These easy pumpkin spice crumble donuts are topped with pumpkin spice crumbs and drizzled with a cream cheese glaze. They are super moist and delicious and they make a perfect breakfast, snack, or dessert.
1. Make crumble topping: Place cream cheese in a medium bowl and microwave for 20 to 25 seconds. Place room temperature butter in the bowl with the cream cheese, and the butter will start to melt. Stir to combine. Add the sugars, flour, and pumpkin pie spice to the bowl. Using a fork or pastry blender, blend until the mixture forms crumbs. Set aside.
2. Combine dry ingredients: In a large bowl whisk together flour, baking powder, cinnamon, pumpkin pie spice, and salt. Set aside.
3. Combine wet ingredients: In a medium bowl whisk together all of the wet ingredients until well combined.

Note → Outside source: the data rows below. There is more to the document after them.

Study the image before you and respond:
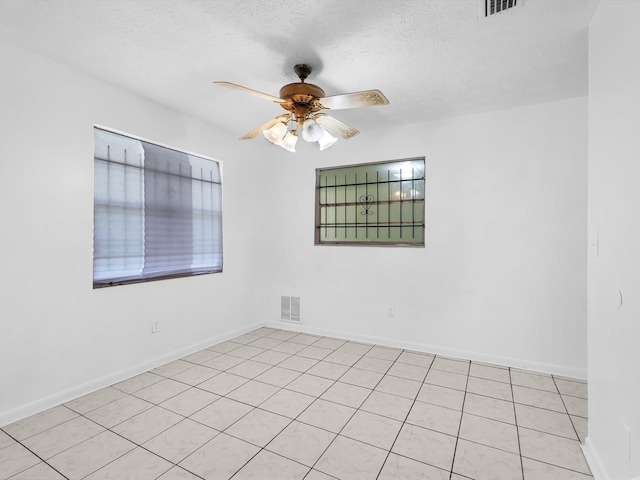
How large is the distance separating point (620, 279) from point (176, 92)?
3373mm

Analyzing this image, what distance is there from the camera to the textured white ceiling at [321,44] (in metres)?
1.83

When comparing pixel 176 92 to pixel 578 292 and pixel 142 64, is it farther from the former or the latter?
pixel 578 292

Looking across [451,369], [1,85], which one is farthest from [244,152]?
[451,369]

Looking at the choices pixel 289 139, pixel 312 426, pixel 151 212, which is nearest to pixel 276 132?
pixel 289 139

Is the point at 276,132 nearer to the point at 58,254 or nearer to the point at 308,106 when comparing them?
the point at 308,106

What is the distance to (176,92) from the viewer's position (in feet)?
9.43

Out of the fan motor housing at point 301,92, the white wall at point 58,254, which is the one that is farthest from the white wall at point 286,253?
the fan motor housing at point 301,92

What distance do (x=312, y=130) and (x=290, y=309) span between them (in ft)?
8.90

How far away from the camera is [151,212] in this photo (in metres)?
3.12

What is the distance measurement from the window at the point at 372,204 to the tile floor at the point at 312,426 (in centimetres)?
152

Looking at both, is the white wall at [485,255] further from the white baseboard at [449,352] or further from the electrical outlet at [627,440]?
the electrical outlet at [627,440]

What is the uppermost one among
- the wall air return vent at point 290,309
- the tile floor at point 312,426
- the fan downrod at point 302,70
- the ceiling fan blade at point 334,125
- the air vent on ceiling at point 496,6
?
the air vent on ceiling at point 496,6

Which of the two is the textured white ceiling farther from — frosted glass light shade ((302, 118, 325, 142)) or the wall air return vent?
the wall air return vent

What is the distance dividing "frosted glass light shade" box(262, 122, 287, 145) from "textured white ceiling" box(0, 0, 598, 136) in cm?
42
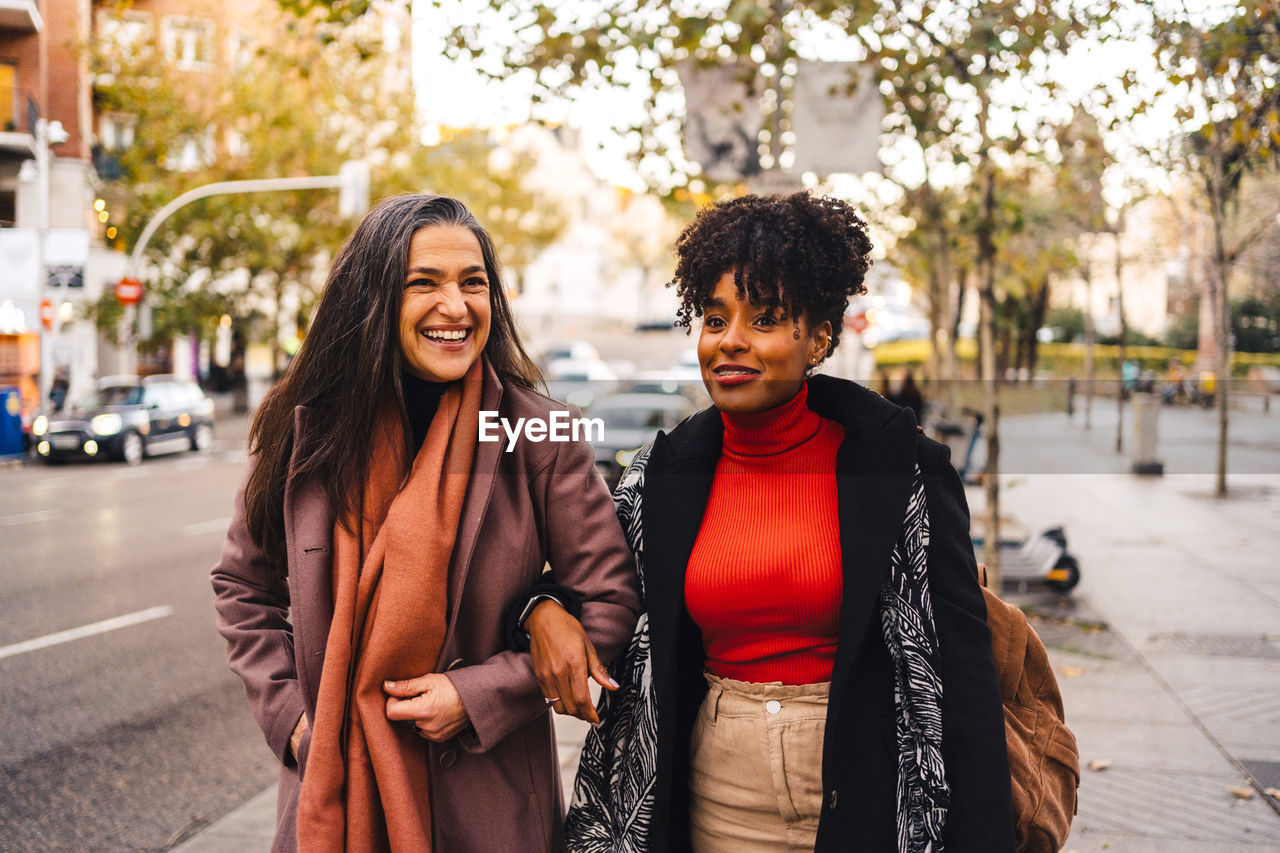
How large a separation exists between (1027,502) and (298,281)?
855 inches

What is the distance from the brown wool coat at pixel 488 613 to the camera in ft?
6.82

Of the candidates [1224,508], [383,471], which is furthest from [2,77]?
[383,471]

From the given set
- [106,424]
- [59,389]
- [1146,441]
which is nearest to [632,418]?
[1146,441]

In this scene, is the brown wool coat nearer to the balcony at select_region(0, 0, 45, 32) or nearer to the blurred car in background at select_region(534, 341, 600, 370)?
the balcony at select_region(0, 0, 45, 32)

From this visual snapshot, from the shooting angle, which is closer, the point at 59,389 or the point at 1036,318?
the point at 1036,318

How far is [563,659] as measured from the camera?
6.77 feet

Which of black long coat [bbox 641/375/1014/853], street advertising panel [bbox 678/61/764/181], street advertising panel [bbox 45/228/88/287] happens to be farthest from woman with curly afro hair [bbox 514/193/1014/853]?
street advertising panel [bbox 45/228/88/287]

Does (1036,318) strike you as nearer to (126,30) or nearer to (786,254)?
(786,254)

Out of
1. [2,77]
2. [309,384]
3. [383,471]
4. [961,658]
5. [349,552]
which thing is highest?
[2,77]

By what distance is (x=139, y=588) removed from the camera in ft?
29.8

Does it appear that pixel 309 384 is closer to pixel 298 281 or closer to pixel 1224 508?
pixel 1224 508

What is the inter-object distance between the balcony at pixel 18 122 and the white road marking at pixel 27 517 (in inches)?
577

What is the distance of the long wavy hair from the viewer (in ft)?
7.06

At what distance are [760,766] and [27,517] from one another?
43.4ft
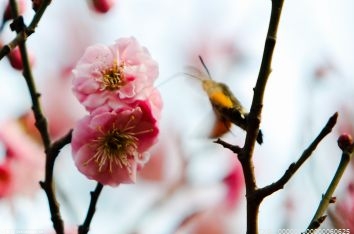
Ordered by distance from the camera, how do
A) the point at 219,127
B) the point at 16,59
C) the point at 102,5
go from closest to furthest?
the point at 219,127 < the point at 16,59 < the point at 102,5

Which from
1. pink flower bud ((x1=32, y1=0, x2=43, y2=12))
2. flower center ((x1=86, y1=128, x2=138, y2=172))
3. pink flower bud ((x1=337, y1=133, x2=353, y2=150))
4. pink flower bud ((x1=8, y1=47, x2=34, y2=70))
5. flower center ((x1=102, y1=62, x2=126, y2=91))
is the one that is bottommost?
flower center ((x1=86, y1=128, x2=138, y2=172))

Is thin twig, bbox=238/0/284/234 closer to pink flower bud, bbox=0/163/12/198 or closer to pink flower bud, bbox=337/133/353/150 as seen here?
pink flower bud, bbox=337/133/353/150

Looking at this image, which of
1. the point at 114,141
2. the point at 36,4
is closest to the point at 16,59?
the point at 36,4

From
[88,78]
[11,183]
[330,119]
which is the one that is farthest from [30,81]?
[330,119]

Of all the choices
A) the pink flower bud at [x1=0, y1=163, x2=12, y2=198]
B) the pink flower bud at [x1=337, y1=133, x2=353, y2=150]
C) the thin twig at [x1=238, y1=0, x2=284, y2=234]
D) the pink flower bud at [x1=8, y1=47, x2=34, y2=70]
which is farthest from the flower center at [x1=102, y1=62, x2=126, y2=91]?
the pink flower bud at [x1=0, y1=163, x2=12, y2=198]

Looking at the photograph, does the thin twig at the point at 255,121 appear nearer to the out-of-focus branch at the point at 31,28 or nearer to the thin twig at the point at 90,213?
the thin twig at the point at 90,213

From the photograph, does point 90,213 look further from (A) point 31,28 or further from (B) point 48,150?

4. Combine wet and dry ingredients: Pour wet ingredients into dry ingredients and gently mix until combined, there should be no more dry flour. The mixture will be thick.
5. Fill donut pan: Filling the donut pan can be a bit messy which is why I recommend using a piping bag or zip bag to fill the pan. Simply fill a pastry bag or zip bag with the batter, trim off the bottom tip, and squeeze the batter into the pan.
6. Top donut batter with crumble and bake: Sprinkle crumble over the top of the donut batter and gently press the crumble down into the batter. Place as much as you can on the batter, trust me, you'll thank me later. So tasty! Place pan in preheated oven and bake for 15 to 17 minutes.
7. Make glaze and drizzle: While donuts are cooling heat cream cheese in the microwave for 25 seconds in a med bowl. Add the room temperature butter to the bowl with the cream cheese and whisk together until smooth. Add milk and vanilla extract and continue to whisk until combined. Sprinkle in ½ of powdered sugar and whisk until combined. Add the other half of the sugar and mix until well combined. Transfer glaze to a piping bag and drizzle over the donuts.
8. Serve and enjoy or save for later.
Notes
1. Any dairy or non-dairy milk can be used in this recipe.